‘I was.’
‘Well, that’s the way it always goes,’ she says sadly. ‘The first time.’
‘So you did suspect?’
She rolls her eyes faintly. ‘Of course. That boy was a shiny penny, Neve.’
‘I don’t know what that means.’
‘Oh, you do – shiny, perfect, always glinting. They look like treasure, but in fact they’re next to worthless.’
‘Right,’ I say, surprised to realise this makes a strange sort of sense.
‘Yes. So very shiny. But I never quite felt that he was shining for you. Sometimes I’d watch him, and that smile would fall from his face as quickly as it appeared, once your back was turned. Like a curtain on a stage. His behaviour was very... performative.’

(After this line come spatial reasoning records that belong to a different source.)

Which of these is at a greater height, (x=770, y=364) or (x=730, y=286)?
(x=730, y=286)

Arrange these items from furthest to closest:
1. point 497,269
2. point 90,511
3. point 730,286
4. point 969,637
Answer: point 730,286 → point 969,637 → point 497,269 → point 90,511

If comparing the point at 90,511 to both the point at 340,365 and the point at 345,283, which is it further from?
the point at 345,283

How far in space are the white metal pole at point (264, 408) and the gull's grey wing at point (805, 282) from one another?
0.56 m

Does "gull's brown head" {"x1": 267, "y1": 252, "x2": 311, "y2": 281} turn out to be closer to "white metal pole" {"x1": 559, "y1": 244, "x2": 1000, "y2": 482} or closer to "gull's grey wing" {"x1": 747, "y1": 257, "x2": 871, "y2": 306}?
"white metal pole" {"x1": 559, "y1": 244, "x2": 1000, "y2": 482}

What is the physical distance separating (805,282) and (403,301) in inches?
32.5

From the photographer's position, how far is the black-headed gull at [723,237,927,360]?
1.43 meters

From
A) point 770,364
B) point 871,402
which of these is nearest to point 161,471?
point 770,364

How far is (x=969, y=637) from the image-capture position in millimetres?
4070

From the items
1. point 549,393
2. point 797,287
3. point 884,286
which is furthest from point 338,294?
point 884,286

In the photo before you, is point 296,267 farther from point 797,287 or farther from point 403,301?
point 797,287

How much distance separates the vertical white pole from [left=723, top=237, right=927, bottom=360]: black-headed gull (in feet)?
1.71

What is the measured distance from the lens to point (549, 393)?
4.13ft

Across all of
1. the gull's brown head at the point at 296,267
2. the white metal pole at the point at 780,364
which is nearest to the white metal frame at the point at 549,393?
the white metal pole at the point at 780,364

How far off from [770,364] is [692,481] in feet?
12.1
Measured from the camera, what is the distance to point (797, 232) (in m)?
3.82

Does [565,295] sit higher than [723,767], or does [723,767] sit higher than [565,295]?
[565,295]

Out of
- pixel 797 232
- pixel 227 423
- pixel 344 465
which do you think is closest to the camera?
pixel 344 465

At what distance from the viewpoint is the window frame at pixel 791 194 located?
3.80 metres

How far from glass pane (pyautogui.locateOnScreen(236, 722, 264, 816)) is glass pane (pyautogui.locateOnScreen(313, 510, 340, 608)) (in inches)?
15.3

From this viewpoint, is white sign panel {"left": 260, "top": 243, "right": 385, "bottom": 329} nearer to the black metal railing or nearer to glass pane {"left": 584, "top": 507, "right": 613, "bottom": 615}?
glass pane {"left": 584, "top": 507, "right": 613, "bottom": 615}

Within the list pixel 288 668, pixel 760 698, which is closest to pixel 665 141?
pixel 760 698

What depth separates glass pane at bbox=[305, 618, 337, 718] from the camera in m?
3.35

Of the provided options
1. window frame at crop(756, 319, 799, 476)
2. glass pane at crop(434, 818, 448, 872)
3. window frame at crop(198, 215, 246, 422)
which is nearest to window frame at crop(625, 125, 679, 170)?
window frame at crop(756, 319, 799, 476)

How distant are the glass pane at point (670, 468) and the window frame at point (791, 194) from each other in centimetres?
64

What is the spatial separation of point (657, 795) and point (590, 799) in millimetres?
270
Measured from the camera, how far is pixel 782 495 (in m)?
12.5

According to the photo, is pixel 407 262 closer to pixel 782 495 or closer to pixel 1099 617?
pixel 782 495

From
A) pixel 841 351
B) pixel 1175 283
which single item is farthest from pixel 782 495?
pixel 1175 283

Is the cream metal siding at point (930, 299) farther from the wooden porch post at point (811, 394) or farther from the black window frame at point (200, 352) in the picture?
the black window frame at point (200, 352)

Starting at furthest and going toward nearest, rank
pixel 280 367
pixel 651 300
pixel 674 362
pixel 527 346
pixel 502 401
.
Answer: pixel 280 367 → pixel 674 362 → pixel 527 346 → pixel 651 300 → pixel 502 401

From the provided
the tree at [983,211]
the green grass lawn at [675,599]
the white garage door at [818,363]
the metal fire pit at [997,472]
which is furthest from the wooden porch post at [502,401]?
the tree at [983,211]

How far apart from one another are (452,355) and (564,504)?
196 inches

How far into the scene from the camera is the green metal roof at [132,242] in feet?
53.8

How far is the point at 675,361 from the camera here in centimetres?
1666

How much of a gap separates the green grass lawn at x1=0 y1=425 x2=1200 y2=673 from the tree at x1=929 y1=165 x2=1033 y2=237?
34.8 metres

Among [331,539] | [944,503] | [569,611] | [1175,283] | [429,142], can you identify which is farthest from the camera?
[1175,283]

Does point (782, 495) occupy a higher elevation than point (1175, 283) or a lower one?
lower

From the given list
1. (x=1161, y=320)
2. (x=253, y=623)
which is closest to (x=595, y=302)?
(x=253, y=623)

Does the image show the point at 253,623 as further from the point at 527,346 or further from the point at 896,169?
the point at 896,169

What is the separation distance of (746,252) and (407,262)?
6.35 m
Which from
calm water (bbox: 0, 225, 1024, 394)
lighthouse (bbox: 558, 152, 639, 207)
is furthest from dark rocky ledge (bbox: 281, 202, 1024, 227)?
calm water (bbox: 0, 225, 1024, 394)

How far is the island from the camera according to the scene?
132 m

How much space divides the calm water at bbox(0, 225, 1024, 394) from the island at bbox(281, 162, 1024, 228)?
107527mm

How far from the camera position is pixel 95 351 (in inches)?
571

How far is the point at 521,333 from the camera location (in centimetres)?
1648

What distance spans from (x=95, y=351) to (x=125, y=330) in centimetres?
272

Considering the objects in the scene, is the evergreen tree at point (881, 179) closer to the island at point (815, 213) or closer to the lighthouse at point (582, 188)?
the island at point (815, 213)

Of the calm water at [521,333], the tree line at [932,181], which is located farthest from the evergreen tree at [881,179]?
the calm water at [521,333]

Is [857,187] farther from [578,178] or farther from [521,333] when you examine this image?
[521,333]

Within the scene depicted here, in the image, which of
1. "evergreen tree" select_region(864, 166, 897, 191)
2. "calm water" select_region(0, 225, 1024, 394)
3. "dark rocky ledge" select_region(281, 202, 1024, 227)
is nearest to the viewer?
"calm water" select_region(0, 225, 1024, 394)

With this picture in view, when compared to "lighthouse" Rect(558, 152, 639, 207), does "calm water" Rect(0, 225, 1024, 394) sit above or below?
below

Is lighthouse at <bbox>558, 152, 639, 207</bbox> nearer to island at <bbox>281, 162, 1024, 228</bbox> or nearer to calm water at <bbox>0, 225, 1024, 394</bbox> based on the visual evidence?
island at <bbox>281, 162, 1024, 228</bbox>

‘How come you never warned me?’
‘Would you have listened?’
‘Probably not,’ I admit.
‘Some things you can be told a thousand times by other people, but you can still only ever really discover for yourself.’
‘Well. You were right, anyway.’
‘Gosh, it doesn’t really matter who was right, does it?’
Silence spreads through the space between us. For a moment or two, we just look at each other.
‘But... what if I’d had the baby, Mum, and Jamie had survived? I’d have his child now. An eight-year-old son, or daughter. And Jamie would be... with someone else. Not me.’
Her face draws together. ‘I don’t see that there’s much point in thinking like that.’
‘And that’s exactly what happened to you. You had me, but Dad was cheating on you, and—’
‘I never regretted having you, Neve. Not once. Not ever.’
‘You found it hard, though.’
She smiles. ‘Shall I let you into a secret?’
I consider saying no, because being appraised of my mother’s secrets is usually about as fun as receiving a herpes diagnosis.
‘I found parenting hard because it is bloody hard. But would I have swapped it, or changed it? Never. I know I wasn’t like all the other mums, and I know I let you down, sometimes. But that wasn’t because I didn’t want you, or regretted having you.’
I’m finally wondering whether, in her position, I’d have fared much better. Whether I might have become dysfunctional in the way she so often seemed to me.
I think back to what she said a couple of weeks ago. You’re more like me than you think.
‘Anyway,’ Mum says, ‘I’m a better judge of character now.’
I shoot her a look. ‘No offence, but are you?’
‘What do you mean?’
‘Er, The Duke?’
‘Well. I’ve actually got some news for you, on that front.’